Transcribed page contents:
---+---

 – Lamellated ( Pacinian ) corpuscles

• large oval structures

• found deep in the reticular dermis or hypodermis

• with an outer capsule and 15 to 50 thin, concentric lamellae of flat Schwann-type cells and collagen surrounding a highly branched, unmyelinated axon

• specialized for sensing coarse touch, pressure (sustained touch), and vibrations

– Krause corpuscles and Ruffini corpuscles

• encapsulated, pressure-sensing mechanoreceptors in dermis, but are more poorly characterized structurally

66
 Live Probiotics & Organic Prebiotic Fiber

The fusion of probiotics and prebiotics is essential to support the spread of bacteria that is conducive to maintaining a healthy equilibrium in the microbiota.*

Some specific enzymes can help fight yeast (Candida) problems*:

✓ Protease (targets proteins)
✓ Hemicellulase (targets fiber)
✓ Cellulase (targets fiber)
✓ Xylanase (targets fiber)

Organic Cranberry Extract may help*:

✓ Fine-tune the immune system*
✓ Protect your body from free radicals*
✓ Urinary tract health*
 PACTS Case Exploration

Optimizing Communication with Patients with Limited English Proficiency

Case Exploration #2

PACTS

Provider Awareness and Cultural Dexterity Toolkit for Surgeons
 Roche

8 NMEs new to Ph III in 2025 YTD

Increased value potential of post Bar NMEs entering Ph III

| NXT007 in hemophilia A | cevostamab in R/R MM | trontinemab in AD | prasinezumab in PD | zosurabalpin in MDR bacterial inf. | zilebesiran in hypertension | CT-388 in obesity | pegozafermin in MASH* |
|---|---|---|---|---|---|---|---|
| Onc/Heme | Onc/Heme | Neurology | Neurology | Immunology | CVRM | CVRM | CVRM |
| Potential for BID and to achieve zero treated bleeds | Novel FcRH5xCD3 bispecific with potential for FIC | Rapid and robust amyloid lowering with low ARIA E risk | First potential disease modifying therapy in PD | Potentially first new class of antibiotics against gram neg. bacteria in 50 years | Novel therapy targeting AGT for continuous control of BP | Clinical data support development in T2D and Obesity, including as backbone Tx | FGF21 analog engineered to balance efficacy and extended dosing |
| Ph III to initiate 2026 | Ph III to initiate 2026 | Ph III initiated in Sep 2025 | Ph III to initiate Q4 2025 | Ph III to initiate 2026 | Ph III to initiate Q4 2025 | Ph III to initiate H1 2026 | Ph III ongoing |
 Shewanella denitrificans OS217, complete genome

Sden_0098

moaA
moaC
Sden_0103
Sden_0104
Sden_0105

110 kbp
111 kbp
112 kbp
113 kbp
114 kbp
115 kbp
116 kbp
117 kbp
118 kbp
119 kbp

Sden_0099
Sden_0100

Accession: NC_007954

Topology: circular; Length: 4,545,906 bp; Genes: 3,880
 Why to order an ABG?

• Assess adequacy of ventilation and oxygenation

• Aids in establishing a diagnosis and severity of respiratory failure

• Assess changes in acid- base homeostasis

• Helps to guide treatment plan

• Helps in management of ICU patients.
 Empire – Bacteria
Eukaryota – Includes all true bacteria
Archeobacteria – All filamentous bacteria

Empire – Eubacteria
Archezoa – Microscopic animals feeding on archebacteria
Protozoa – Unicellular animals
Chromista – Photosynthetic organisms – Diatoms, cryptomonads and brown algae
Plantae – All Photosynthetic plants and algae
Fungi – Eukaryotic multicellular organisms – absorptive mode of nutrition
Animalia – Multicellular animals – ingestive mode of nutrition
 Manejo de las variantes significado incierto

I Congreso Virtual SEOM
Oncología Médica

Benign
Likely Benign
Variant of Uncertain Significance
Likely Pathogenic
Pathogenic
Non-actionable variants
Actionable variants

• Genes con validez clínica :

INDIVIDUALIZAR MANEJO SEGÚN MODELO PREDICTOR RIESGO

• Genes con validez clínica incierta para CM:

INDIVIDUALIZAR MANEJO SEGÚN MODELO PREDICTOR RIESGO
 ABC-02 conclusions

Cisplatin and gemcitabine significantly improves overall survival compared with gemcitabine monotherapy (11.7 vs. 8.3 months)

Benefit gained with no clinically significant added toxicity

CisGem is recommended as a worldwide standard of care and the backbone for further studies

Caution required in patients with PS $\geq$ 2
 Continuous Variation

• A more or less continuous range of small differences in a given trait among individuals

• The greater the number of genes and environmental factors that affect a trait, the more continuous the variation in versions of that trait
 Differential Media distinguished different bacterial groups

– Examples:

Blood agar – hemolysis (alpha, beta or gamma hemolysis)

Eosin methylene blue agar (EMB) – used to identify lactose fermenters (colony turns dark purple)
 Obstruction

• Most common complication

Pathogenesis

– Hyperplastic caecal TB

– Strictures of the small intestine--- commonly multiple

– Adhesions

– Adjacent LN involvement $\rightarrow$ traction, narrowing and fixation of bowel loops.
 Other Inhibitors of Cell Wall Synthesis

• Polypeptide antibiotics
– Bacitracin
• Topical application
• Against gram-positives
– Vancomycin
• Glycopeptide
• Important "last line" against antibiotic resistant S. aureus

---+---

EXERCISE INSTRUCTIONS:
Where does the string "support" occur in the data above? Copy every line that holds it.

SOLUTION:
The fusion of probiotics and prebiotics is essential to support the spread of bacteria that is conducive to maintaining a healthy equilibrium in the microbiota.*
| Potential for BID and to achieve zero treated bleeds | Novel FcRH5xCD3 bispecific with potential for FIC | Rapid and robust amyloid lowering with low ARIA E risk | First potential disease modifying therapy in PD | Potentially first new class of antibiotics against gram neg. bacteria in 50 years | Novel therapy targeting AGT for continuous control of BP | Clinical data support development in T2D and Obesity, including as backbone Tx | FGF21 analog engineered to balance efficacy and extended dosing |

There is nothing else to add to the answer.